I recently played my first competitive round of golf in over 13 years as I competed for a spot in the 104th Oregon Amateur. It was a beautiful day with great weather and a course in nearly perfect condition. The two guys in my group were friendly and very accomplished players, and we enjoyed chatting as we walked down the fairways on each hole.
However, competitive golf is anything but a casual stroll around 18 holes. It is nerve-racking.
I entered the tournament to get back into the game and see how my nerves would hold up, to see if I was ready to hit tough shots under pressure, and to see if my game had any glaring weaknesses I needed to improve.

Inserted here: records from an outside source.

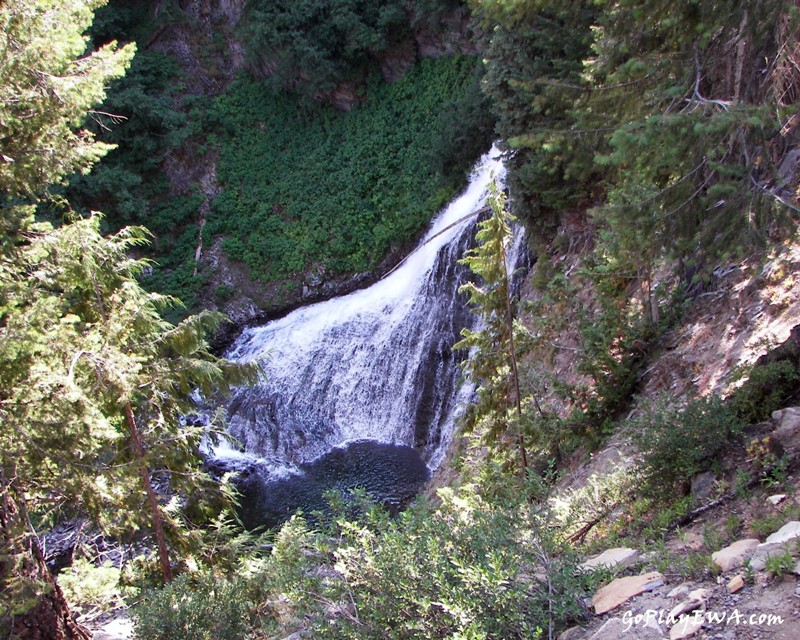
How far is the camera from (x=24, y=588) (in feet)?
17.5

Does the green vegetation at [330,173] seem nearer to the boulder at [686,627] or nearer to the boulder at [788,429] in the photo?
the boulder at [788,429]

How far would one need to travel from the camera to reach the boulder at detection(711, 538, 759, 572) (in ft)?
11.2

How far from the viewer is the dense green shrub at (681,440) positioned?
5.08m

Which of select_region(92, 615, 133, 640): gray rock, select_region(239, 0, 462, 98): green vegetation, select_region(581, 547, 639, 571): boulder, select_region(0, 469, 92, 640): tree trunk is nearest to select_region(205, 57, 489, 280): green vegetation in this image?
select_region(239, 0, 462, 98): green vegetation

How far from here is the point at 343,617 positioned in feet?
12.3

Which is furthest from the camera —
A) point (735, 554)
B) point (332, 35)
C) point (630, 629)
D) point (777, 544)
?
point (332, 35)

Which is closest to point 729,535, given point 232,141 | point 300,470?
point 300,470

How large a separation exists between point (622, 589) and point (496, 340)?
188 inches

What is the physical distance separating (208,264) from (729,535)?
67.7 feet

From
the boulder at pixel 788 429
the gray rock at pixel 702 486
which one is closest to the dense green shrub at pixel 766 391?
the boulder at pixel 788 429

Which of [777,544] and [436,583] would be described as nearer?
[777,544]

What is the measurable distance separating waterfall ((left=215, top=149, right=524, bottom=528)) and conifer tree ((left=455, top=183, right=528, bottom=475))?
237 inches

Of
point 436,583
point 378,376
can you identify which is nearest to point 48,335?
point 436,583

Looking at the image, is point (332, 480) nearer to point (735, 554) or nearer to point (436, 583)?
point (436, 583)
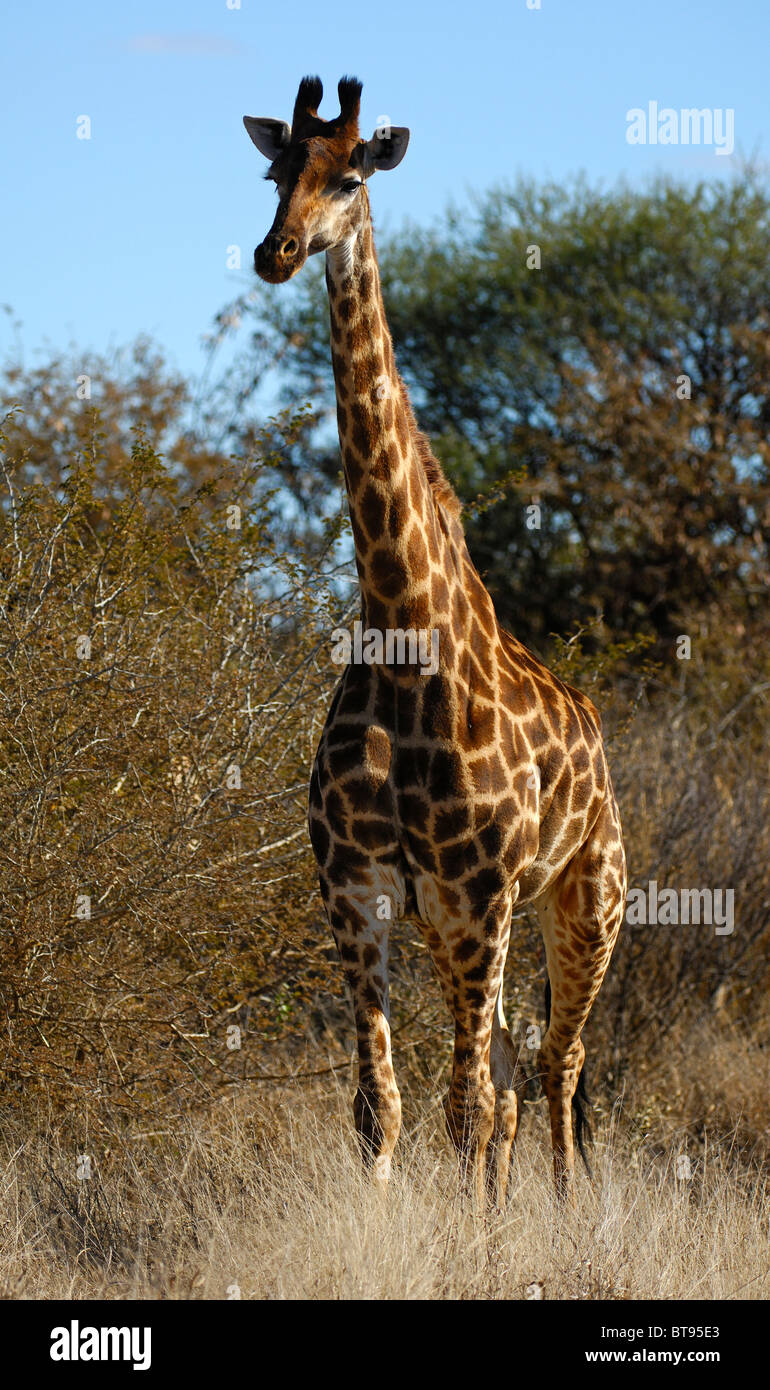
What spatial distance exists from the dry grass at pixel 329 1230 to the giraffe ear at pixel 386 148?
9.72 feet

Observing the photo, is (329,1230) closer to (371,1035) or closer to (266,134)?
(371,1035)

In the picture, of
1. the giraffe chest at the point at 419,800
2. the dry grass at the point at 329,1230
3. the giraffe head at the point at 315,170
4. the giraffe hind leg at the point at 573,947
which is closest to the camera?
the giraffe head at the point at 315,170

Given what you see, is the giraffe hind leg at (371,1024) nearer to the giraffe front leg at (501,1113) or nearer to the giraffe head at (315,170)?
the giraffe front leg at (501,1113)

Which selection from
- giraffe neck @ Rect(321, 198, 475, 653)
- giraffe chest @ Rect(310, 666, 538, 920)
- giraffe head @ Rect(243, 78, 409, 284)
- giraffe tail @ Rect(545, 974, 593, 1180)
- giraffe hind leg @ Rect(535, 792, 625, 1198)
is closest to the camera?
giraffe head @ Rect(243, 78, 409, 284)

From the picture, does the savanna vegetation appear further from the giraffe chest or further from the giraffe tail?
the giraffe chest

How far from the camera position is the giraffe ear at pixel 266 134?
169 inches

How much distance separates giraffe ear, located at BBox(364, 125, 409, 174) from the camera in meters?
4.18

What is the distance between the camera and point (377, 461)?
4305mm

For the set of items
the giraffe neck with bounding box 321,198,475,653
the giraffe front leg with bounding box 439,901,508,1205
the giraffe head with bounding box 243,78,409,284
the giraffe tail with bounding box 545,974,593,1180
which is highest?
the giraffe head with bounding box 243,78,409,284

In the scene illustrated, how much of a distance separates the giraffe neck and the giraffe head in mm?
102

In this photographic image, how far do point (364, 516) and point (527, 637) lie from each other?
36.9ft

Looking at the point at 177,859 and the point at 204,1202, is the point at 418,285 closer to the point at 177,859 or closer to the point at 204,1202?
the point at 177,859

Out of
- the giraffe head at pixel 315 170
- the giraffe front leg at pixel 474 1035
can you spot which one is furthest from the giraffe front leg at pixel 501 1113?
the giraffe head at pixel 315 170

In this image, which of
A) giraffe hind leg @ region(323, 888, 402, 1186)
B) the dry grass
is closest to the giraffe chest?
giraffe hind leg @ region(323, 888, 402, 1186)
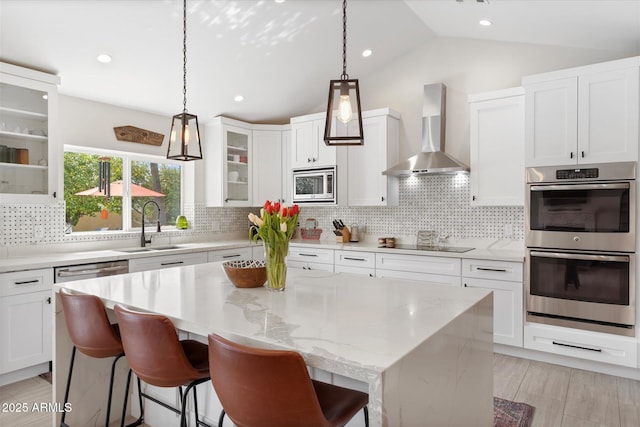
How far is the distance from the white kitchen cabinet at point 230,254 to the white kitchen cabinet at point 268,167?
750mm

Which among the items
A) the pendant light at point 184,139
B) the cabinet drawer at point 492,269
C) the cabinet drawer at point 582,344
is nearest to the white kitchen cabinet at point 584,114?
the cabinet drawer at point 492,269

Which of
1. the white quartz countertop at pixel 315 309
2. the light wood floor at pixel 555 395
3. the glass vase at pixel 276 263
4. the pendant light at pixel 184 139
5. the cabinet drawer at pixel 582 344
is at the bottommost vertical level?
the light wood floor at pixel 555 395

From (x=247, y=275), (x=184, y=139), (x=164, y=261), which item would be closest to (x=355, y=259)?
(x=164, y=261)

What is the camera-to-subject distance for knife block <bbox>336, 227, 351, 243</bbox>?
499 centimetres

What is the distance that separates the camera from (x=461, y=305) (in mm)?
1782

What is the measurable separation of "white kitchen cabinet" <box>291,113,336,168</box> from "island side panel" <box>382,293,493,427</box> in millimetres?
3189

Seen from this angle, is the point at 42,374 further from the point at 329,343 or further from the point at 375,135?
the point at 375,135

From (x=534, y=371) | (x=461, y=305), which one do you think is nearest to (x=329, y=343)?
(x=461, y=305)

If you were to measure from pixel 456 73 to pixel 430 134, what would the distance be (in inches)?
29.2

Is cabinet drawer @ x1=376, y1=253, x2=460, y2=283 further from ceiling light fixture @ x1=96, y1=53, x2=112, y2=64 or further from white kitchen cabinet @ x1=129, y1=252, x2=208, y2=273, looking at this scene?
ceiling light fixture @ x1=96, y1=53, x2=112, y2=64

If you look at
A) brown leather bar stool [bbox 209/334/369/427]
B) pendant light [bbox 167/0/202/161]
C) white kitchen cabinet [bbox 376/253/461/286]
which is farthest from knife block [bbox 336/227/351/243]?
brown leather bar stool [bbox 209/334/369/427]

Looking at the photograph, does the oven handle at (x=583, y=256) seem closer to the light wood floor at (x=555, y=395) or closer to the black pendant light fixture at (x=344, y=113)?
the light wood floor at (x=555, y=395)

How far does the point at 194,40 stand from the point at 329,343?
10.7ft

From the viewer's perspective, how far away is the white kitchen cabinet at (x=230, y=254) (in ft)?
14.9
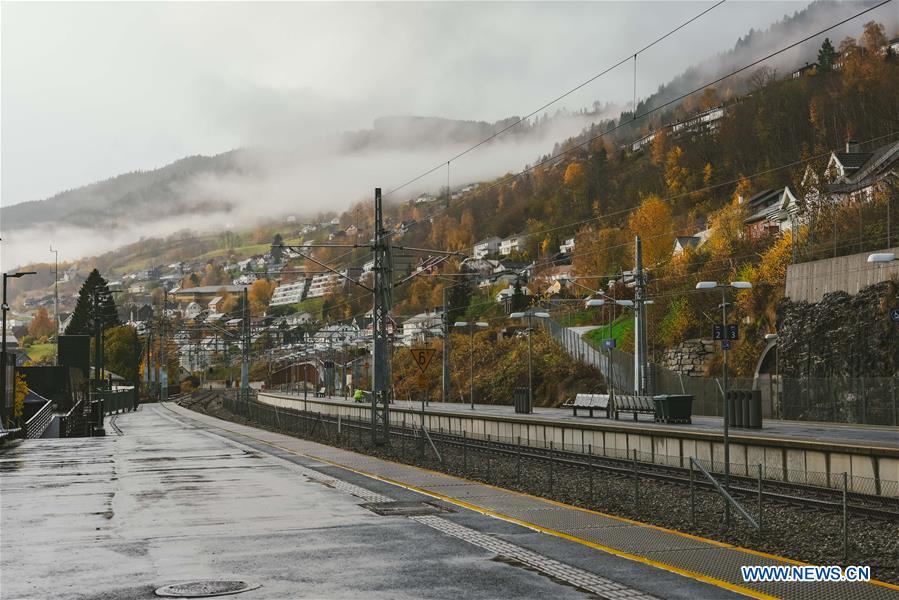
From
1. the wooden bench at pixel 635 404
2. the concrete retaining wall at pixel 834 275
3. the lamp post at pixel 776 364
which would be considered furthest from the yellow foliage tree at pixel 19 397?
the concrete retaining wall at pixel 834 275

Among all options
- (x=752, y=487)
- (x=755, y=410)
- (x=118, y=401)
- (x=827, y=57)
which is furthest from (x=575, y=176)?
(x=752, y=487)

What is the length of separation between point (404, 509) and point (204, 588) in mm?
7367

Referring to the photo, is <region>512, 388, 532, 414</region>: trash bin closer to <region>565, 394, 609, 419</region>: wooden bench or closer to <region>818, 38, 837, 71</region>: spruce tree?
<region>565, 394, 609, 419</region>: wooden bench

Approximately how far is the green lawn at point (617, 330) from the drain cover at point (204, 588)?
252ft

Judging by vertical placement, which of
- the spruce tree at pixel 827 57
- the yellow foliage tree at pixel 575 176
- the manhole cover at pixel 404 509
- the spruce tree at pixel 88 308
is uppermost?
the spruce tree at pixel 827 57

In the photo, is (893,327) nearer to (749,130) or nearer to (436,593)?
(436,593)

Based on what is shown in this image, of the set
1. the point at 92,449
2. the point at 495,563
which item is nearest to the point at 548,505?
the point at 495,563

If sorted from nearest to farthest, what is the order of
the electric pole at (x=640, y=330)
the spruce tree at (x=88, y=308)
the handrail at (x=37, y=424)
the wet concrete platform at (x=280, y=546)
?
the wet concrete platform at (x=280, y=546) < the handrail at (x=37, y=424) < the electric pole at (x=640, y=330) < the spruce tree at (x=88, y=308)

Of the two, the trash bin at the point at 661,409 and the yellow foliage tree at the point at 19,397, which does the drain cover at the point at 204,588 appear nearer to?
the trash bin at the point at 661,409

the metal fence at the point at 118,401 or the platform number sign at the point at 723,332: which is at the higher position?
the platform number sign at the point at 723,332

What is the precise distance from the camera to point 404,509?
61.7 ft

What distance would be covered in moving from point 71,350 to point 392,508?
329ft

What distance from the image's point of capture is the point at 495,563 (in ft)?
43.4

Unfortunately, I did not play well enough to earn a spot into the field for the tournament, missing the cut by 2 shots, but I did learn a lot about myself and my game. Golf has a funny way of sticking a mirror in your face and showing you who you really are, despite what you think about yourself.
I learned that I’m a little uncomfortable under pressure. Golf is all about comfort, and the more times you put yourself in pressure situations, the more you get used to the pressure and eventually begin to enjoy it. In order for me to reach my goals, I’m going to need to put myself in that situation more often.
I learned that I have grown up a little bit. Throughout the day, whether I hit a good shot or a bad one, I was able to maintain the same even-keel attitude and not let the results affect me emotionally, which is something I struggled with in college. Being able to do this is a huge victory in the game of golf, and in life. Sometimes the bounces don’t go your way, and sometimes they do. But no bounce should ever determine your attitude, and I did not allow any bad breaks to negatively affect my attitude.
I learned that teamwork, even in an individual game like golf, is important and effective. My caddy, Reid, was a great help, not only in carrying my bag and cleaning my clubs, but also by encouraging me and helping me figure out yardages, pick clubs and read putts. He made the day a lot of fun, and I was really glad to have him on the bag.
I learned that I am good enough to compete with the best players in Oregon. For most of the day, I was inside the cut line. I putted beautifully all day and played some great shots. And I realized that unless I believe in myself and my abilities, I will never play to my fullest potential. It doesn’t matter what anyone else thinks about my abilities. They don’t have to hit the shots. I do.
Most importantly, I learned that life goes on, and the outcomes we experience don’t define who we are. Rather, they tell a story of where we’ve been and where we’re going, and I can’t wait to play in another tournament.